By Tracy Wilkinson
Tribune Washington Bureau
WWR Article Summary (tl;dr) Could it finally be time for a woman to lead the U.N.? Some say that given the U.N.’s widely criticized response to scandals such as sex abuse by some U.N. peacekeeping troops and its struggle to respond to the mass movement of refugees in the Middle East and Europe, a new kind of voice, especially that of a woman, is in order.
The chatter these days in the halls of the labyrinthine United Nations complex almost resembles a contested U.S. political convention. Only the names and nationalities are different.

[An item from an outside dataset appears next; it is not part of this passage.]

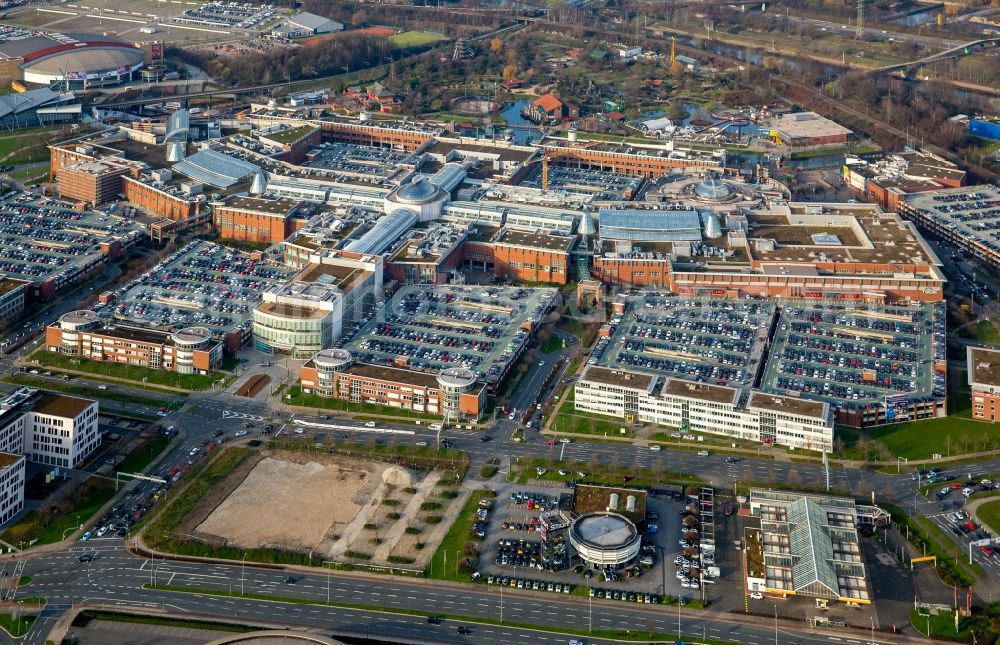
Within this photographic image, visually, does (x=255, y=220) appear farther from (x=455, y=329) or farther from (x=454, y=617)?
(x=454, y=617)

For the first time since the U.N. was founded in 1945, the 193 member states will choose a new secretary-general in a relatively open and apparently transparent election.

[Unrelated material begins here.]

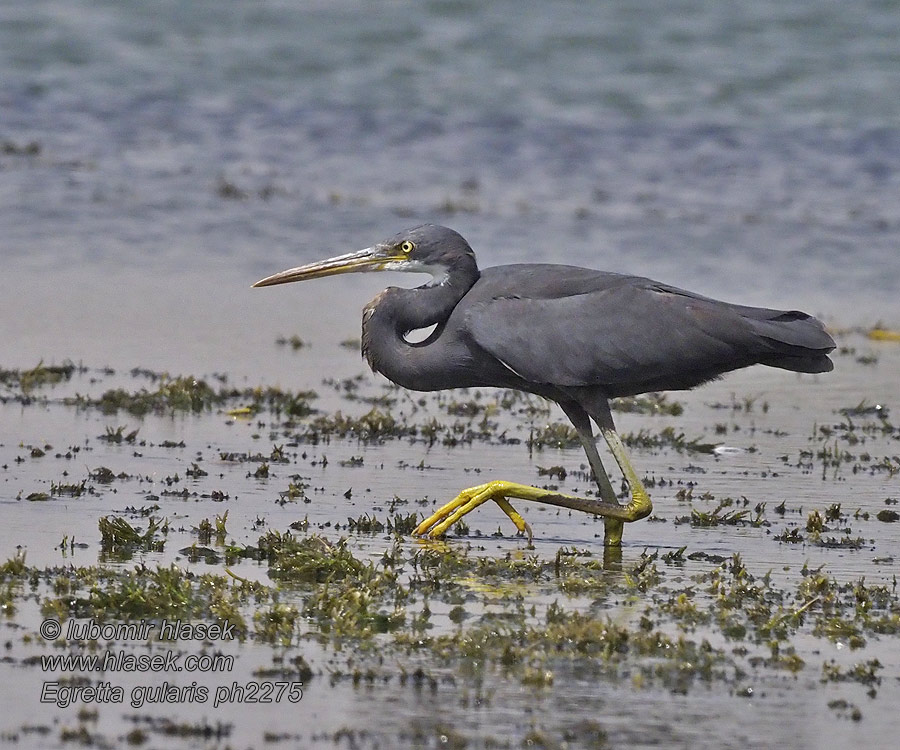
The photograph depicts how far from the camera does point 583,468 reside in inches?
389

And for the first time, a woman could win.
Voting, usually a secretive process of geopolitical deal-making, starts later this year, and the new term starts Jan. 1. Those vying for the post include at least four women, as well as candidates from some of the planet’s tiniest countries, like little Montenegro (population: 650,000).
Formally, nine candidates have thrown their hats in the ring, and a few more are expected in the coming days. Speculation is rampant that someone of the stature of, say, Angela Merkel, chancellor of Germany, could be recruited.
The candidates are making the rounds of hearings, submitting their resumes and traveling to high-profile U.N. events the world over. Campaigning can be risky, though, for a position whose job description could be “world’s ultimate diplomat.”
Aspirants have to be careful not to voice views that could come back to haunt them. For example, advocacy on behalf of LGBT rights, a favored U.N. cause, could doom a candidate in some African or Asian countries where homosexuality is still illegal.